EXTRACT:
------------------------------------

Benchmark hidden because not significant (26): 2to3, call_method, chaos, crypto_pyaes, float, hexiom, html5lib, json_loads, logging_silent, mako, meteor_contest, pathlib, pickle, python_startup_no_site, scimark_sparse_mat_mult, spectral_norm, sqlalchemy_imperative, sympy_sum, telco, tornado_http, unpack_sequence, unpickle, unpickle_list, unpickle_pure_python, xml_etree_generate, xml_etree_iterparse

More readable output, only display differences >= 5%:

haypo@smithers$ python3 -m perf compare_to orig.json hot.json -G --min-speed=5 Slower (1):

regex_v8: 40.6 ms +- 5.7 ms -> 47.1 ms +- 0.3 ms: 1.16x slower

Faster (2):

scimark_monte_carlo: 255 ms +- 4 ms -> 234 ms +- 7 ms: 1.09x faster
chameleon: 28.4 ms +- 3.1 ms -> 27.0 ms +- 0.4 ms: 1.05x faster

Benchmark hidden because not significant (61): 2to3, call_method, call_method_slots, call_method_unknown, call_simple, chaos, crypto_pyaes, deltablue, django_template, dulwich_log, fannkuch, float, genshi_text, genshi_xml, go, hexiom, html5lib, json_dumps, json_loads, logging_format, logging_silent, logging_simple, mako, meteor_contest, nbody, nqueens, pathlib, pickle, pickle_dict, pickle_list, pickle_pure_python, pidigits, python_startup, python_startup_no_site, raytrace, regex_compile, regex_dna, regex_effbot, richards, scimark_fft, scimark_lu, scimark_sor, scimark_sparse_mat_mult, spectral_norm, sqlalchemy_declarative, sqlalchemy_imperative, sqlite_synth, sympy_expand, sympy_integrate, sympy_str, sympy_sum, telco, tornado_http, unpack_sequence, unpickle, unpickle_list, unpickle_pure_python, xml_etree_generate, xml_etree_iterparse, xml_etree_parse, xml_etree_process

msg280106 - (view)

Author: STINNER Victor (vstinner) * (Python committer)

Date: 2016-11-05 09:08

Oh, I forgot to mention that I compiled Python with "./configure -C". The purpose of the patch is to optimize Python when LTO and/or PGO compilation are not explicitly used.

msg280108 - (view)

Author: Antoine Pitrou (pitrou) * (Python committer)

Date: 2016-11-05 09:59

Can you compare against a PGO build? Ubuntu 14.04 is old, and I don't think this is something we should worry about.

Overall I think this manual approach is really the wrong way to look at it. Compilers can do better than us.

msg280115 - (view)

Author: STINNER Victor (vstinner) * (Python committer)

Date: 2016-11-05 15:37

Antoine Pitrou added the comment:

Can you compare against a PGO build?

Do you mean comparison between current Python with PGO and patched Python without PGO?

The hot attribute is ignored by GCC when PGO compilation is used.

------------------------------------

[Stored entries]
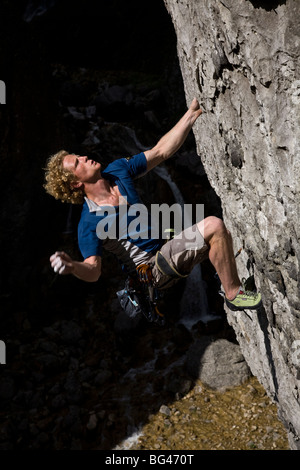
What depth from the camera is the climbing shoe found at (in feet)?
15.6

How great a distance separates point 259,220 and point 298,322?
1190 millimetres

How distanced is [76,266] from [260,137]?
7.25 ft

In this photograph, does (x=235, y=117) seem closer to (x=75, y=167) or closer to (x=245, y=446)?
(x=75, y=167)

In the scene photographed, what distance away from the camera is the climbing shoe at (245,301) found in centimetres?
475

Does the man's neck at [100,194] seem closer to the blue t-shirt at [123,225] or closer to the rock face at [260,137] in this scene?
the blue t-shirt at [123,225]

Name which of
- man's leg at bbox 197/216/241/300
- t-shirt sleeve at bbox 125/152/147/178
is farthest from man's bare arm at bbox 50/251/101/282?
t-shirt sleeve at bbox 125/152/147/178

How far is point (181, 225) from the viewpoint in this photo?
1443 cm

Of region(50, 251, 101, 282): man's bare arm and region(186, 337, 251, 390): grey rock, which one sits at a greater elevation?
region(50, 251, 101, 282): man's bare arm

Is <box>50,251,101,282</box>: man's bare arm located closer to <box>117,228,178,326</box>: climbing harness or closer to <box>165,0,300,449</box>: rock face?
<box>117,228,178,326</box>: climbing harness

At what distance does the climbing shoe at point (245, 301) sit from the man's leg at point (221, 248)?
0.06m

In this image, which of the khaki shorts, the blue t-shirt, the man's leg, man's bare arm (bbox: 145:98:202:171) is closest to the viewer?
the man's leg

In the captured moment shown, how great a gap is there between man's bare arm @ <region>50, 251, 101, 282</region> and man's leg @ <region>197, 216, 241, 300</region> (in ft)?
3.86

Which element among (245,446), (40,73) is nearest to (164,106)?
(40,73)

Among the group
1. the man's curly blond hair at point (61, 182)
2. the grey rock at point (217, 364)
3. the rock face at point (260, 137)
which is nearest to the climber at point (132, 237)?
the man's curly blond hair at point (61, 182)
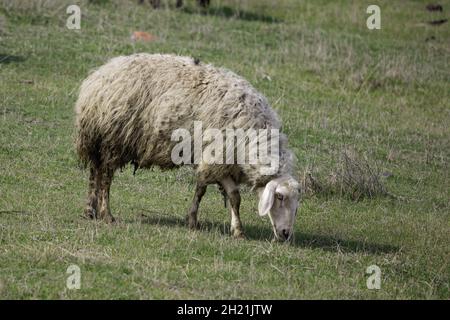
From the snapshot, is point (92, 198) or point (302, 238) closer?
point (302, 238)

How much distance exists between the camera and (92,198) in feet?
33.7

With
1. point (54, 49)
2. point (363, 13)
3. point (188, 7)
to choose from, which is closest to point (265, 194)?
point (54, 49)

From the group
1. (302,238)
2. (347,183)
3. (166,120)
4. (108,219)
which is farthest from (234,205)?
(347,183)

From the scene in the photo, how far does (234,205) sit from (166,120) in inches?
46.6

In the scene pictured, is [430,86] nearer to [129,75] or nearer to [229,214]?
[229,214]

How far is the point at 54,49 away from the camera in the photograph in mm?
17000

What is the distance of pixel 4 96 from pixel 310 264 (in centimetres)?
753

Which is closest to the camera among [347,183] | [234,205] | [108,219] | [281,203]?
[281,203]

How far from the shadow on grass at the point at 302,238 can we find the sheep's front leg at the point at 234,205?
16 centimetres

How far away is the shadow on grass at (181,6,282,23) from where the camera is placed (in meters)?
22.0

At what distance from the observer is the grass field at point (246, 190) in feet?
26.5

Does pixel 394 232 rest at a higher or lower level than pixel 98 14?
lower

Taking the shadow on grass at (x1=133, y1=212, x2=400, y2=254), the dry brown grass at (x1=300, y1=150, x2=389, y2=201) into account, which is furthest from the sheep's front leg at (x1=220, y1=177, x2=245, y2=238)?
the dry brown grass at (x1=300, y1=150, x2=389, y2=201)

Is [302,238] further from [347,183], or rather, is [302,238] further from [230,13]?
[230,13]
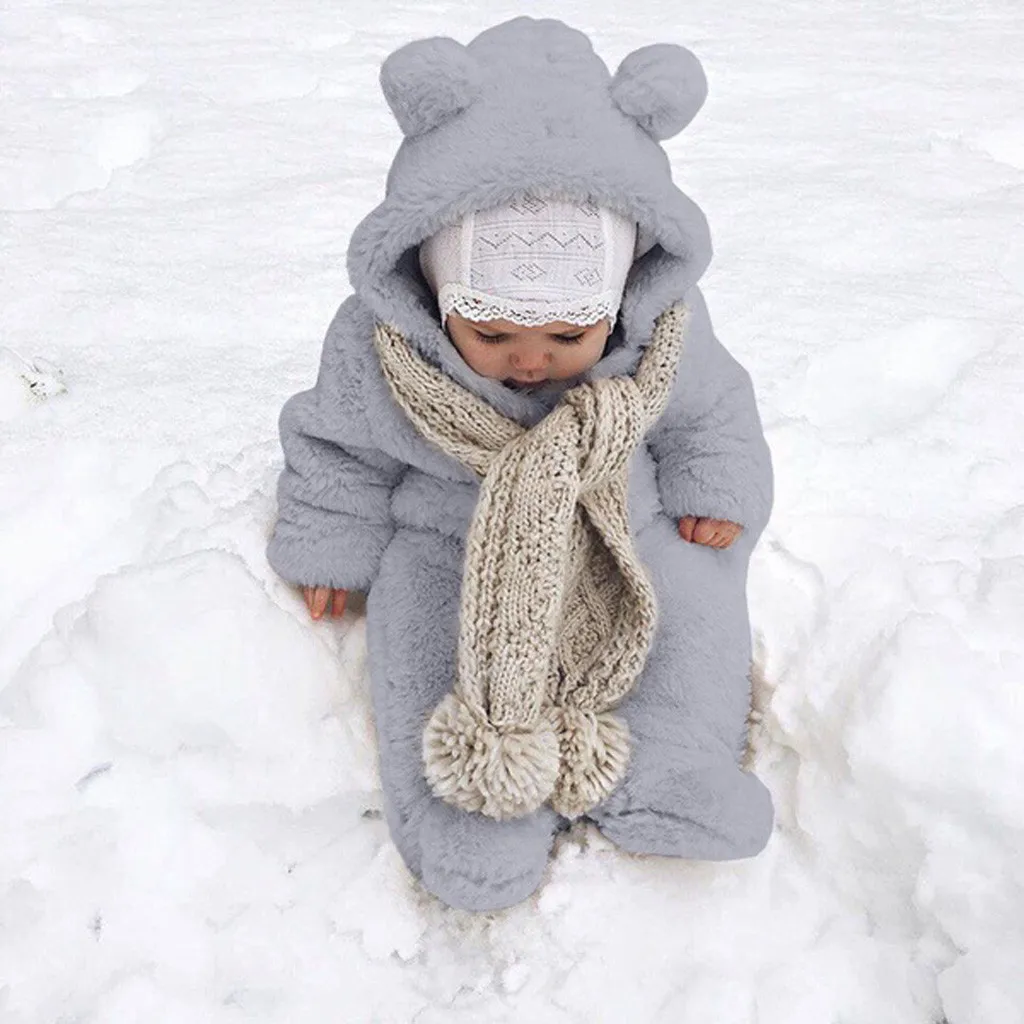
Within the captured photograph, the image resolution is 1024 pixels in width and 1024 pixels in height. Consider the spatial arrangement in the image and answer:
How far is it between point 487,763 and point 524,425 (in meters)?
0.34

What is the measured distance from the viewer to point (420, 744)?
1213 mm

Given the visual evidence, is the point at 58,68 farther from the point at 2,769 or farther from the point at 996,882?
the point at 996,882

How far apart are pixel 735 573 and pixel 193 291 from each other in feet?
4.05

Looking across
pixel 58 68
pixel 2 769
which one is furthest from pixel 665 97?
pixel 58 68

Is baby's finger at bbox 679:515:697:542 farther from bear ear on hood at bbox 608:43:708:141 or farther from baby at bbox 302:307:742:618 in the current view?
bear ear on hood at bbox 608:43:708:141

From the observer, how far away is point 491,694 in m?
1.14

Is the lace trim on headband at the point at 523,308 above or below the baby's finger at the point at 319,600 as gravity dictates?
above

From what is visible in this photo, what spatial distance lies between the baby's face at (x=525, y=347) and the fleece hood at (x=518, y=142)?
2 cm

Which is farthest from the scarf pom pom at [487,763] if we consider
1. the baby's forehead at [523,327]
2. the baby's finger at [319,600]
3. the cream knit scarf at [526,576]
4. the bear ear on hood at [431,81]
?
the bear ear on hood at [431,81]

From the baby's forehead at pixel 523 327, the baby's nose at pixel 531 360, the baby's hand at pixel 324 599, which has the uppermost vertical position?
the baby's forehead at pixel 523 327

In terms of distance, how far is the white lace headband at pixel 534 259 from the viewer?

------------------------------------

PROBLEMS TO SOLVE:
**1)** In the benchmark discussion, rewrite the paragraph that starts "Oh, I forgot to mention" as a short bulleted list that keeps its main facts.
**2)** In the benchmark discussion, which benchmark is listed as slower in the output that shows only differences of 5% or more, and by how much?
**3)** Pick up the benchmark discussion after its final sentence and continue it for a few sentences.

ANSWERS TO THE EXERCISE:
**1)**
- Python was compiled with "./configure -C".
- The patch is meant to optimize Python when LTO and/or PGO compilation are not explicitly used.

**2)** regex_v8 is listed as slower, by 1.16x.

**3)**
Ubuntu 14.04 is old, and I don't think this is something we should worry about.

Well, it's a practical issue for me to run benchmarks for speed.python.org.

Moreover, I like the idea of getting a fast(er) Python even when no advanced optimization techniques like LTO or PGO is used. At least, it's common to build quickly Python using "./configure && make" for a quick benchmark.

msg280116 - (view)

Author: Serhiy Storchaka (serhiy.storchaka) * (Python committer)

Date: 2016-11-05 16:14

Moreover, I like the idea of getting a fast(er) Python even when no advanced optimization techniques like LTO or PGO is used.

Seconded.

msg280125 - (view)

Author: Antoine Pitrou (pitrou) * (Python committer)

Date: 2016-11-05 20:02

Le 05/11/2016 à 16:37, STINNER Victor a écrit :

Antoine Pitrou added the comment:

Can you compare against a PGO build?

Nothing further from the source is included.